Developers patch vulnerability in open source project within 24 hours

RCE bug in Elixir-based Paginator could expose users' cloud assets

A remote code execution (RCE) vulnerability that could expose a users’ cloud assets has been patched in the open source, Elixir-based Paginator project.

Discovered by security expert Peter Stöckli, the bug could be exploited by attackers to tamper with or hijack cloud assets belonging to companies utilizing Paginator.

Paginator is software for implementing cursor-based pagination in Elixir Ecto, a data mapping tool. The project is maintained by Duffel, a UK-based developer of travel tools and flight search software.

Stöckli described the critical vulnerability in a blog post on Monday. Tracked as CVE-2020-15150, the RCE issue is present in Paginator versions below 1.0.0.

“Since Duffel seemed to use Paginator for its own REST API it seems likely that an attacker exploiting this vulnerability would have been able to execute code on Duffel’s (cloud) assets,” the researcher noted.

Exploit trigger

The RCE bug can be exploited due to how the binary_to_term function was combined with untrusted user data. Input parameters sent to the paginate() function, such as user-provided before-and-after cursors, could be used to trigger an exploit.

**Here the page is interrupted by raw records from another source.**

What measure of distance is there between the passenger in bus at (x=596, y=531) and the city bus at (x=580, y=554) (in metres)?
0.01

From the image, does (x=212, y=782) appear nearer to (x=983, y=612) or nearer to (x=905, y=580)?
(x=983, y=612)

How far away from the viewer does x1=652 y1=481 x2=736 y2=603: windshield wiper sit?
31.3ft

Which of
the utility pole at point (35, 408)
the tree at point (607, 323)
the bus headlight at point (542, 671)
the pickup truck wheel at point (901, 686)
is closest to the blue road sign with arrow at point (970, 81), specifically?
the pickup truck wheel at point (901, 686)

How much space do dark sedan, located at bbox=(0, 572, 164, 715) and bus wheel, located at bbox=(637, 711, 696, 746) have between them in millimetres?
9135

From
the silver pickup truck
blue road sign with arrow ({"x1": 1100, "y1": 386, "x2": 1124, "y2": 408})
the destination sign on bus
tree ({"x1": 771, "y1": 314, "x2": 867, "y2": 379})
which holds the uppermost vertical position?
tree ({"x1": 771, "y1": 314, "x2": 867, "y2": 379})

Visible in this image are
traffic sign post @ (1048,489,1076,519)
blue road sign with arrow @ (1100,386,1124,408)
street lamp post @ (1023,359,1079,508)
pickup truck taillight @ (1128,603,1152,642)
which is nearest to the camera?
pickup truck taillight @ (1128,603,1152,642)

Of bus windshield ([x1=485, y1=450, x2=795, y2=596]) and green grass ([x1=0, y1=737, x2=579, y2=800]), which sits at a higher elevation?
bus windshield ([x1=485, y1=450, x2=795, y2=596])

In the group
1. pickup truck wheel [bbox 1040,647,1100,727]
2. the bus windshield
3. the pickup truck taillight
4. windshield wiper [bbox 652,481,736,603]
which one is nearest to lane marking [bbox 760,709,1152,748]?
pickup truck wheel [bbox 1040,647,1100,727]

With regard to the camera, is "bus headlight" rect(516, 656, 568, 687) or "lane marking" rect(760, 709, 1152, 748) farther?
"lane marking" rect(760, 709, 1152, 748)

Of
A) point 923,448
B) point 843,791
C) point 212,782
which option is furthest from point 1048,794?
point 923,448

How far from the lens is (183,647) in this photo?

Stöckli created two proof-of-concept exploits to demonstrate how the vulnerability could be weaponized, one of which started xcalc and the other, print-stacktrace.

These create Base64 encoded exploit payloads – more likely to execute automatically due to Elixier’s Enumerable protocol – and also contain anonymous functions that are called by the protocol to trigger on a vulnerable server.

The vulnerability has been patched in version 1.0.0 of Paginator. The fixed version uses a dependency that requires Elixir version 1.5 and above.

Déja vu

The researcher noted that this is not the first incident where binary_to_term and untrusted data sources could lead to severe vulnerabilities. Four years ago, for example, Griffin Byatt discovered a separate vulnerability in the Elixir Plug caused by the Enumerable protocol.

“The official Erlang documentation does ‘warn’ about binary_to_term/1, and recommends binary_to_term/2,” Stöckli says.

“However, using binary_to_term/2 is not a protection against the code execution shown here. In fact, the paginator library used binary_to_term/2 with the safe option. Using binary_to_term/2 with the safe option only protects against certain Denial of Service attacks.”

Mitigations are documented here.

Read more of the latest remote code execution security news

Speaking to The Daily Swig, Stöckli said it is “hard to say” what the RCE’s real-world applications could have beyond Duffel systems, and there may not be any “as far as he knows”.

After Stöckli privately disclosed the vulnerability to Duffel, the UK startup took less than a day to take action and patch the security issue. In addition, despite not having an official bug bounty program, the company paid the researcher a £1000 reward.

Stöckli donated part of the bug bounty to a Lebanon fund designed to assist victims affected by the August Beirut port explosion.

The Daily Swig has reached out to Duffel for comment and will update this article accordingly.